Junto con la elección presidencial, los ciudadanos de 32 estados respondieron 124 consultas que incluyeron desde el cambio de la bandera de Misisipi, considerada racista, hasta la reintroducción del lobo en el escudo de Colorado. Entre ellas hubo cinco relacionadas con las drogas, cuyos resultados mostraron la creciente tendencia de la sociedad estadounidense a tolerar su uso con fines medicinales o recreativos.
La mayoría de los ciudadanos expresó su deseo de que Estados Unidos abandone la política prohibicionista respecto a las drogas, como lo hizo en 1933 con relación al alcohol. Ese año el presidente Franklin Delano Roosevelt levantó el veto a la producción y venta de bebidas alcohólicas impuesto en 1920 tras comprobar que en sus trece años de vigencia solo se logró que el consumo bajara en una quinta parte, mientras la industria del alcohol se convertía en un negocio ilegal y una gigantesca fuente de corrupción.

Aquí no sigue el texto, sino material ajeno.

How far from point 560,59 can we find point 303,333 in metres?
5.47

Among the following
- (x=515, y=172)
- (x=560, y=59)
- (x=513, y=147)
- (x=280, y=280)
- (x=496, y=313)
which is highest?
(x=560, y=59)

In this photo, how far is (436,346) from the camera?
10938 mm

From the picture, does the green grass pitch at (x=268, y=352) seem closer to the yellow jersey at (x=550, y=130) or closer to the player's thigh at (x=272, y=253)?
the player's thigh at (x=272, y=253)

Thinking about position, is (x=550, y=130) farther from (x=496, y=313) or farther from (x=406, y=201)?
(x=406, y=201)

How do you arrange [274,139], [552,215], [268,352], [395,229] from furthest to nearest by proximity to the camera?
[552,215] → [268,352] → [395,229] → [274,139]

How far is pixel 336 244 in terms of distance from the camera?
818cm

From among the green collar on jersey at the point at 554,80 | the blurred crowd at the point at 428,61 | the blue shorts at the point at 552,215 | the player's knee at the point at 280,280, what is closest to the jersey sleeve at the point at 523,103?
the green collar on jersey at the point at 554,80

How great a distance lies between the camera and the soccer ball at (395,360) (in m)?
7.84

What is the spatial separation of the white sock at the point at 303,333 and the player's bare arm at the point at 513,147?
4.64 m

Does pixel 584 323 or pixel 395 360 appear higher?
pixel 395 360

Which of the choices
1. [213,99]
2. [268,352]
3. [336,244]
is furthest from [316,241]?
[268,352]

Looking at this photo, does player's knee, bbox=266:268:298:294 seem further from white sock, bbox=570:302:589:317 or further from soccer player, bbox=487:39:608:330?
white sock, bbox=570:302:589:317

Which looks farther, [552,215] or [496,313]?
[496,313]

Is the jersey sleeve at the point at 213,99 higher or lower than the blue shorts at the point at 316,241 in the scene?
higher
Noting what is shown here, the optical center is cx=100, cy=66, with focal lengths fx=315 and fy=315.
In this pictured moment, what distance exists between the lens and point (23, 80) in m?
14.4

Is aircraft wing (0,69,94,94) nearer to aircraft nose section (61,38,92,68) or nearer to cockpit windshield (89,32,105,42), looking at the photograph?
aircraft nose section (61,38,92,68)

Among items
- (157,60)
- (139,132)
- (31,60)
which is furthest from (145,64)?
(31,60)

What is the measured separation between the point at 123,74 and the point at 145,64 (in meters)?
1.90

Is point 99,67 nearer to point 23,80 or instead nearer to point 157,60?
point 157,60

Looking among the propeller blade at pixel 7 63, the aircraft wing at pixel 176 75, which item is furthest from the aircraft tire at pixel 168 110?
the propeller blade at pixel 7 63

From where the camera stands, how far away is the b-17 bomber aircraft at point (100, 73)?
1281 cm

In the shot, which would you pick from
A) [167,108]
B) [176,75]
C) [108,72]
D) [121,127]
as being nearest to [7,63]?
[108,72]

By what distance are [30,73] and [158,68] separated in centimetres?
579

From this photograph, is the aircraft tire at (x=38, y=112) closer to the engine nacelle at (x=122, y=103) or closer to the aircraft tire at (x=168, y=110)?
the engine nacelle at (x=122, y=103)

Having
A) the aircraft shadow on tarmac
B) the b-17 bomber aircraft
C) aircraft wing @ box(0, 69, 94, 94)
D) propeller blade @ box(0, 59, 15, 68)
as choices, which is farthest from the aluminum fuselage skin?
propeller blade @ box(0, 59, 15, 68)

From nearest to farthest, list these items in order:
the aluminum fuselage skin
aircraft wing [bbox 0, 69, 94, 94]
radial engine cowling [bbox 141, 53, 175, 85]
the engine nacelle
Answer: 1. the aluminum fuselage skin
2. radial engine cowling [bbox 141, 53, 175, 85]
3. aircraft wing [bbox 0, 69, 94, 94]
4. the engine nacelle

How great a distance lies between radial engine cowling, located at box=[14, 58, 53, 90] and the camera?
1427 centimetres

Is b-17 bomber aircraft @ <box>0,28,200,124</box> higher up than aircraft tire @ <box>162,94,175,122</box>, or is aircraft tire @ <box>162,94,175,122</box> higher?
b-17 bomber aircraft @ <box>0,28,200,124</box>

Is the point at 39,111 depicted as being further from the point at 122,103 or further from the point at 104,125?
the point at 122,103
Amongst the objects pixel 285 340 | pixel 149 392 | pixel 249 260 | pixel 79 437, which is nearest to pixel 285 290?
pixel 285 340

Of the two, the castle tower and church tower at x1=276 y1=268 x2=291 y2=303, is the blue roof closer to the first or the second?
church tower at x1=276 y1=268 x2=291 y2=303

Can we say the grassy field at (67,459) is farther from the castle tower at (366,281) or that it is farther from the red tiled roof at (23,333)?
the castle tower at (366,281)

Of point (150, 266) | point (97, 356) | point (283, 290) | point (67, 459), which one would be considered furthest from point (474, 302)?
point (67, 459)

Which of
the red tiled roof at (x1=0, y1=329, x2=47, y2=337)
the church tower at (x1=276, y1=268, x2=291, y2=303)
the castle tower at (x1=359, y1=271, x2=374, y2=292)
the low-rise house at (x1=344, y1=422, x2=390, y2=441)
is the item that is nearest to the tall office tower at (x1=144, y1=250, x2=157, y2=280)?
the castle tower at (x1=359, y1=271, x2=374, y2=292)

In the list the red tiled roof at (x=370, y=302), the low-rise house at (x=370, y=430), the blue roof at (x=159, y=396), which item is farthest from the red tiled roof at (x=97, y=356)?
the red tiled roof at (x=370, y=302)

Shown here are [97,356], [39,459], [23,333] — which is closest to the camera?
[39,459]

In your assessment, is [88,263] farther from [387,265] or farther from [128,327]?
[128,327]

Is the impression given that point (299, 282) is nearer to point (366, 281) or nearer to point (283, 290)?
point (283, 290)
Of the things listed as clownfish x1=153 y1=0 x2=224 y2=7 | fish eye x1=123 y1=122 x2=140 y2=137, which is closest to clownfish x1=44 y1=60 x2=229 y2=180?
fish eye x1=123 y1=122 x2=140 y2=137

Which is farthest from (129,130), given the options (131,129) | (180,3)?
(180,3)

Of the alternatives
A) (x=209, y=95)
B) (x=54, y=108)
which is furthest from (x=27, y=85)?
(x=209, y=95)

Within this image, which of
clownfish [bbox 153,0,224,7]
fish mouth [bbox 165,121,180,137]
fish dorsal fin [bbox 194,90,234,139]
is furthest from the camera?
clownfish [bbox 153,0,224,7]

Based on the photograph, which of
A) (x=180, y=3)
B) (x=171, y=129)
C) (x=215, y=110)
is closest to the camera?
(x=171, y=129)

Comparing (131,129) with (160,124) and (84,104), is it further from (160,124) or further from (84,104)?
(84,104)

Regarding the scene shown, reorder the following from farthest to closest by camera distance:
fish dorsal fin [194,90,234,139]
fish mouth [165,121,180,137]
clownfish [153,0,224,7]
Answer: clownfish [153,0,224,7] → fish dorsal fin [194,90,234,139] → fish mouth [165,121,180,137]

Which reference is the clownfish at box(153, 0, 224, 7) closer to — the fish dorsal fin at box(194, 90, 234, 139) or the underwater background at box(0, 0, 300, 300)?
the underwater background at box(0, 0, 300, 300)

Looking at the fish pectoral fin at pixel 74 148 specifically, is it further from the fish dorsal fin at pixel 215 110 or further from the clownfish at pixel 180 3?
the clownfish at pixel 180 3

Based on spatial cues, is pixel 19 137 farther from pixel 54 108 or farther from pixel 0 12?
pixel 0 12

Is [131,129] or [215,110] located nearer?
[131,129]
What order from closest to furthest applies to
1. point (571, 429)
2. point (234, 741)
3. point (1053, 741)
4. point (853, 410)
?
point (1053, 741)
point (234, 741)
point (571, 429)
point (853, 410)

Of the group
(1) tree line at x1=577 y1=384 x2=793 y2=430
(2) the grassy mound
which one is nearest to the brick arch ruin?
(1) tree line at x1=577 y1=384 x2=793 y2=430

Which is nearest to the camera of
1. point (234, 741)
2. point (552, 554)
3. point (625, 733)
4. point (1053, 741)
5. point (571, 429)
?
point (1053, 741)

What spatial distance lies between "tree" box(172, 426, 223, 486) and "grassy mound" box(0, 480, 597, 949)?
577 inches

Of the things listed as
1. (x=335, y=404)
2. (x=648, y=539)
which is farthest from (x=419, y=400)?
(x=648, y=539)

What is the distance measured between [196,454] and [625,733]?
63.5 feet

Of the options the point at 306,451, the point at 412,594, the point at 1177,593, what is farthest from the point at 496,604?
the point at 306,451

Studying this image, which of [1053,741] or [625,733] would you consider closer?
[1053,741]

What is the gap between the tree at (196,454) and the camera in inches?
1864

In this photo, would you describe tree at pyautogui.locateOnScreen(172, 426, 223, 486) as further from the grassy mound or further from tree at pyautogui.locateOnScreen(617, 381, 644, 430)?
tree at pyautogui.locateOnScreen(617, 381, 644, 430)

Con las drogas pasa algo semejante, pero elevado a la enésima potencia. A nuestro país le correspondió ser a la vez testigo, protagonista y víctima del descomunal crecimiento del narcotráfico y de la corrupción que éste genera, contra los cuales poco han podido las medidas represivas y las costosas campañas publicitarias en respaldo de la prohibición.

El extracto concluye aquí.